Стихи о Швеции и Германии, составившие вторую книгу Антокольского — «Запад» (1926), когда-то казались автору «мандатом для входа в актуальную советскую поэзию». Так оно и было. «Стокгольм», «Белая ночь», «Камень», «Ночной разговор», «Гроза в Тиргартене» — эти стихи, проникнутые острым чувством времени, продолжают существовать в нашей поэзии и поныне.
Таким предстает перед поэтом страшный мир ночного капиталистического города. «Гроза в Тиргартене», откуда взяты эти строки, от первого до последнего слова проникнута предчувствием бури, надвигающейся на германскую столицу. Над парком раздаются раскаты грома, вспыхивает молния. Поэт вкладывает в ее уста гневный монолог.
Не менее острым ощущением приближающейся бури проникнут и «Ночной разговор». Поэт вводит нас в мир послевоенной Европы, населенный людьми-призраками. От имени одного из них и написано стихотворение. «Я сумрак всех улиц и сцен, городов обнищалая роскошь», — говорит он о себе. Он воевал под Шарлеруа и под Варшавой, он вернулся домой в надежде на то, что его ждет, наконец, человеческая жизнь, но вместо нее попал в ад: «В буре бирж и в джаз-бандовом лязге ни плясать, ни учиться, ни спать».

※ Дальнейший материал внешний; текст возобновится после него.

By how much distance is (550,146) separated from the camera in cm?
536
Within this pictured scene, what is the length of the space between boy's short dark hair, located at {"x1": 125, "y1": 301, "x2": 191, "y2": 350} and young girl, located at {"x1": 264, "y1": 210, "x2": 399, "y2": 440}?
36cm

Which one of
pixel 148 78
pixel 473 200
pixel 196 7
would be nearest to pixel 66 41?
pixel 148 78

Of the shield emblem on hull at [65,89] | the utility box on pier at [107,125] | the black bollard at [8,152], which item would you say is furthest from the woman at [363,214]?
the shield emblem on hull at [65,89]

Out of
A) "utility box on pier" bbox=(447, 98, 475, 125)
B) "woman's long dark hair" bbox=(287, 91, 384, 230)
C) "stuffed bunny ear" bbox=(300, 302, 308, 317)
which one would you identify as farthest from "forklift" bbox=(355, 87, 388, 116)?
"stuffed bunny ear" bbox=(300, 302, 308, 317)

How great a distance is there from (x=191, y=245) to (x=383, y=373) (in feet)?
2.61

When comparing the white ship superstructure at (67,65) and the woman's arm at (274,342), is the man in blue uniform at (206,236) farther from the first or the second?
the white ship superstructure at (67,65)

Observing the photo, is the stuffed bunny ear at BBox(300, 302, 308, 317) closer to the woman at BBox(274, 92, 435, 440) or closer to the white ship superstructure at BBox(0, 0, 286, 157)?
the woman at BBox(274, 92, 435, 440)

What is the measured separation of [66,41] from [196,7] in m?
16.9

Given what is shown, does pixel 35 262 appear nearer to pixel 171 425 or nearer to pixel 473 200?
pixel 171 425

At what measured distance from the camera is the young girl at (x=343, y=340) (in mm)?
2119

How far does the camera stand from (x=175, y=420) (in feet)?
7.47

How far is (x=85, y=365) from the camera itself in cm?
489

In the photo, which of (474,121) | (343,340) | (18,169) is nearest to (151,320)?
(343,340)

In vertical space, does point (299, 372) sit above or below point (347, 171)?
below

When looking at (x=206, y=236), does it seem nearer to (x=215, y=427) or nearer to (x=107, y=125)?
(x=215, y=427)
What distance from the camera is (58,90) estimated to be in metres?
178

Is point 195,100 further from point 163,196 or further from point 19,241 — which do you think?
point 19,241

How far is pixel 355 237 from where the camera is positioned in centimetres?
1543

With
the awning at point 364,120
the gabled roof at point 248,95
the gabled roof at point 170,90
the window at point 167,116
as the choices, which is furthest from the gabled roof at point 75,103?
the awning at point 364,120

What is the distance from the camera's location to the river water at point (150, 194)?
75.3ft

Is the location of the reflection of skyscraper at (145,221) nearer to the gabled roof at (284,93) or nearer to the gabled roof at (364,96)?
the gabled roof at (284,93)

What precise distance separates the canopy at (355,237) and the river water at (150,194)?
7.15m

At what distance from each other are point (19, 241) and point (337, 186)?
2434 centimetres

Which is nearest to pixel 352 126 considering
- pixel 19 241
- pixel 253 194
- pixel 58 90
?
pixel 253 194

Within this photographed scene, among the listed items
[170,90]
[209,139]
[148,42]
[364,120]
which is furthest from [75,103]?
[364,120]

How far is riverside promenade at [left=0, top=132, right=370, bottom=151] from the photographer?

Стихи Антокольского о Германии да и о Швеции были одной из первых в советской поэзии попыток реально показать мир послевоенной капиталистической Европы: голод, безработицу, богатство одних и нищету других.
Теперь, когда прошли десятилетия, особенно отчетливо видно, что эта попытка оказалась удачной: Антокольский не просто бранит буржуазную цивилизацию, как делали некоторые другие наши поэты, а создает ощущение внутренней неизбежности ее краха. Почти в каждом стихотворении, вошедшем в «Запад», мы чувствуем дыхание Истории. Поэт как бы концентрирует в себе историческую память человечества: «Европа! Ты помнишь, когда...»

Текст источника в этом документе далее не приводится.